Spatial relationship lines
[START]

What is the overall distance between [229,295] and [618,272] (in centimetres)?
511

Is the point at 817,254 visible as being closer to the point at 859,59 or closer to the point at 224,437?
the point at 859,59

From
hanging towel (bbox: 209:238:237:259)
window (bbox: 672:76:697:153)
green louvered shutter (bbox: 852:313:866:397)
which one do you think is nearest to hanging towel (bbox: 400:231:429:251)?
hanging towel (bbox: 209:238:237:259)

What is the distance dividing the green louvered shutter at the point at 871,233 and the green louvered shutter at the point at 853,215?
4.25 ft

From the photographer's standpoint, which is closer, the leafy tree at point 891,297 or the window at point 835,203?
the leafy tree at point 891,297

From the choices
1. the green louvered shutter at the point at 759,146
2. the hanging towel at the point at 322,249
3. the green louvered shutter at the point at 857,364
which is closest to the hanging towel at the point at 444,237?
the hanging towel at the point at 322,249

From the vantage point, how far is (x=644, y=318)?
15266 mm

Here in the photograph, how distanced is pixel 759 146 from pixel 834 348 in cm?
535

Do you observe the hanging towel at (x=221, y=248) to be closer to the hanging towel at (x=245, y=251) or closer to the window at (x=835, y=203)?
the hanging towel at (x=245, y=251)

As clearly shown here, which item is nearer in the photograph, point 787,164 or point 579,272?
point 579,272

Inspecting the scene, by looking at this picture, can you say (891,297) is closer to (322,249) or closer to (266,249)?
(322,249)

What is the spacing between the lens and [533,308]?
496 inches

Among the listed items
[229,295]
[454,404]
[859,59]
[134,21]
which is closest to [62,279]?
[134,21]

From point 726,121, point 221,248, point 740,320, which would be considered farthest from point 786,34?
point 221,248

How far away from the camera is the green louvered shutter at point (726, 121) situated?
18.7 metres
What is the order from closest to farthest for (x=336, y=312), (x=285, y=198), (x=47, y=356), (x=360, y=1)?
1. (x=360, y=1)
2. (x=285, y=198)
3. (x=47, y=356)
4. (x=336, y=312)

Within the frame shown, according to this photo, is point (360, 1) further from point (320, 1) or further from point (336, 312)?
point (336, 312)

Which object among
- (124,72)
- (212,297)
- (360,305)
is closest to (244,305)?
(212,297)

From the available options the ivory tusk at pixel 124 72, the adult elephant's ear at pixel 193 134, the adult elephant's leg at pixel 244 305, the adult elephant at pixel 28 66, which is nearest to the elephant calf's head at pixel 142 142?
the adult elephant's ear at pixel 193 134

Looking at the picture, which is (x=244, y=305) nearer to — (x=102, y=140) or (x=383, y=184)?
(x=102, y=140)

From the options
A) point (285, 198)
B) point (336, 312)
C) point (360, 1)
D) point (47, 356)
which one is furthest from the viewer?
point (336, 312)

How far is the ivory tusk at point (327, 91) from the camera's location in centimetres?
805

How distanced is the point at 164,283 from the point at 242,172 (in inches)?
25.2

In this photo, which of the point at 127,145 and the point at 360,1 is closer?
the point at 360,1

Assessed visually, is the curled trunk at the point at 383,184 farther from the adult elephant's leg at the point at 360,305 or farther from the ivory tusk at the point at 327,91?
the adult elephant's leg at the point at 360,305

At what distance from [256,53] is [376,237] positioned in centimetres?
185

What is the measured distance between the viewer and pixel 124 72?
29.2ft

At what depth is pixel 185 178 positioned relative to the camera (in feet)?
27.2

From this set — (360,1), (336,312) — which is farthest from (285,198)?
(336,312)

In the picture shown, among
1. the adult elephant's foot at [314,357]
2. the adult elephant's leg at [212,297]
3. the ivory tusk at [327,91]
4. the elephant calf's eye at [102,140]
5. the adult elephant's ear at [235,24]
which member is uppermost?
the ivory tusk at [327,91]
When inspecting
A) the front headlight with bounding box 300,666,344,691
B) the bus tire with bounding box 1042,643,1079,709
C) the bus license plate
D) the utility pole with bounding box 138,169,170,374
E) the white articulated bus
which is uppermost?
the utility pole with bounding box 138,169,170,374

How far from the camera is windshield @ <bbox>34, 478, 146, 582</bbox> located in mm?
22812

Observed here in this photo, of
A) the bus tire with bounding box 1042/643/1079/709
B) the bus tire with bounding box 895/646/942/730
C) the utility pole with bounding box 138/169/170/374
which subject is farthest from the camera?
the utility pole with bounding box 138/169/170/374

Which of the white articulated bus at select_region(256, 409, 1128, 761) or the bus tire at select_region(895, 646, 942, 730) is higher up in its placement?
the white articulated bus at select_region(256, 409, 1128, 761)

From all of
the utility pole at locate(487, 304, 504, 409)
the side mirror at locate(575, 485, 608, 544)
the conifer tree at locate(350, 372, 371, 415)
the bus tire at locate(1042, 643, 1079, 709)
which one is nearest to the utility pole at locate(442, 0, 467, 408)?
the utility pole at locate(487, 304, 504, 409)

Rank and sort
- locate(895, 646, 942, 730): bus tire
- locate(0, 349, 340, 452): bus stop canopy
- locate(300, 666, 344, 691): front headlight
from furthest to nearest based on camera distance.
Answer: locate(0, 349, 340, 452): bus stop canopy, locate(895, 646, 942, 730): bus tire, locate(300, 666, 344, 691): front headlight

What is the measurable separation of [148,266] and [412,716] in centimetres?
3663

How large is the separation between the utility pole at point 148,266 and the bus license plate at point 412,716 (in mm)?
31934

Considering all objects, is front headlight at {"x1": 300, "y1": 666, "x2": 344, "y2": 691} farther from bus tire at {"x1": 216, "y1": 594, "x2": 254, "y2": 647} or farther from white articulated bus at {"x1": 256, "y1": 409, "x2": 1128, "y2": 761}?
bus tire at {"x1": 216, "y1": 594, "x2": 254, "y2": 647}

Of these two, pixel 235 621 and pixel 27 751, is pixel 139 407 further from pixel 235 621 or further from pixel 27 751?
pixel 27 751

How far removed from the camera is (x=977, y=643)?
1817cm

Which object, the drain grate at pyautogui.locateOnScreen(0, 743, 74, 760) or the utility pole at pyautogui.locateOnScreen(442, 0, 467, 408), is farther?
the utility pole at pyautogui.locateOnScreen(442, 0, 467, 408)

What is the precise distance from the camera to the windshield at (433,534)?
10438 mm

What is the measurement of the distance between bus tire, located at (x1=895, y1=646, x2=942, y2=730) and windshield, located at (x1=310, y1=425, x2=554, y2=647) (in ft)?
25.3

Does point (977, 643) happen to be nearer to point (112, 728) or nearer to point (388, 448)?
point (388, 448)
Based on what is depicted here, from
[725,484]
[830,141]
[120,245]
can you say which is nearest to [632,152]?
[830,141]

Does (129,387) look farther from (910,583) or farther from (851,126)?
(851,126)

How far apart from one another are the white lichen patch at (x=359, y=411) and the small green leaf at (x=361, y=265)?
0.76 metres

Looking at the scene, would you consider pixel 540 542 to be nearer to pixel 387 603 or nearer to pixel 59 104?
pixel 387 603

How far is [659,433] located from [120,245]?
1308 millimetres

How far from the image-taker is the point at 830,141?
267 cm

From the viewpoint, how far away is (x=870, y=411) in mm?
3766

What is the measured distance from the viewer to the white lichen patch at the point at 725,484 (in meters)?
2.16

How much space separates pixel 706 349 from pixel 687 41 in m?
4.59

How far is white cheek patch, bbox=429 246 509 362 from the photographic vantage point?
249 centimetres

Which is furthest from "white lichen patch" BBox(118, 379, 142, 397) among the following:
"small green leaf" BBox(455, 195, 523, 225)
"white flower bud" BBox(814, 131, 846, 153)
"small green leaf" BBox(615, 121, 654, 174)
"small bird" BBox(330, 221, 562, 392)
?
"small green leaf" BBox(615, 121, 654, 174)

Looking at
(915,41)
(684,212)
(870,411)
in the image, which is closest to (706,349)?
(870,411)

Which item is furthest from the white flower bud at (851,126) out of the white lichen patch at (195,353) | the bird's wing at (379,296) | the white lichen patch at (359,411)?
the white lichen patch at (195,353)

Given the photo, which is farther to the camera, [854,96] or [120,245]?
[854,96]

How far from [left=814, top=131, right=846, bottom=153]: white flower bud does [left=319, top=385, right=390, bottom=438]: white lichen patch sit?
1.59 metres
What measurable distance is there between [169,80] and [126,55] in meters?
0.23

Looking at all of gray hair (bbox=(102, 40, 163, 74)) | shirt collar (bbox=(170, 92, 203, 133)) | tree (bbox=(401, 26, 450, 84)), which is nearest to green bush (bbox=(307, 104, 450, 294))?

[END]

→ WRITTEN TASK: Copy out word for word the lines that start at the one containing "What is the measured distance from" and run through the final line.

→ ANSWER FOR THE TASK:
What is the measured distance from the viewer to the white lichen patch at the point at 725,484 (in meters)?
2.16

How much space separates pixel 706 349 from pixel 687 41 in m?
4.59

How far is white cheek patch, bbox=429 246 509 362 from the photographic vantage point?
249 centimetres

Which is furthest from "white lichen patch" BBox(118, 379, 142, 397) among the following:
"small green leaf" BBox(455, 195, 523, 225)
"white flower bud" BBox(814, 131, 846, 153)
"small green leaf" BBox(615, 121, 654, 174)
"small bird" BBox(330, 221, 562, 392)
?
"small green leaf" BBox(615, 121, 654, 174)

Looking at
(915,41)
(684,212)
(870,411)
in the image, which is closest to (706,349)?
(870,411)

Which item is furthest from the white flower bud at (851,126) out of the white lichen patch at (195,353) | the bird's wing at (379,296) | the white lichen patch at (359,411)?
the white lichen patch at (195,353)

Given the photo, which is farther to the camera, [854,96] or [120,245]?
[854,96]

How far from [left=814, top=131, right=846, bottom=153]: white flower bud does [left=319, top=385, right=390, bottom=438]: white lichen patch sit?
1.59 metres
What measurable distance is there between [169,80] and [126,55] in meters?
0.23

Looking at all of gray hair (bbox=(102, 40, 163, 74)) | shirt collar (bbox=(170, 92, 203, 133)) | tree (bbox=(401, 26, 450, 84)), which is nearest to green bush (bbox=(307, 104, 450, 294))?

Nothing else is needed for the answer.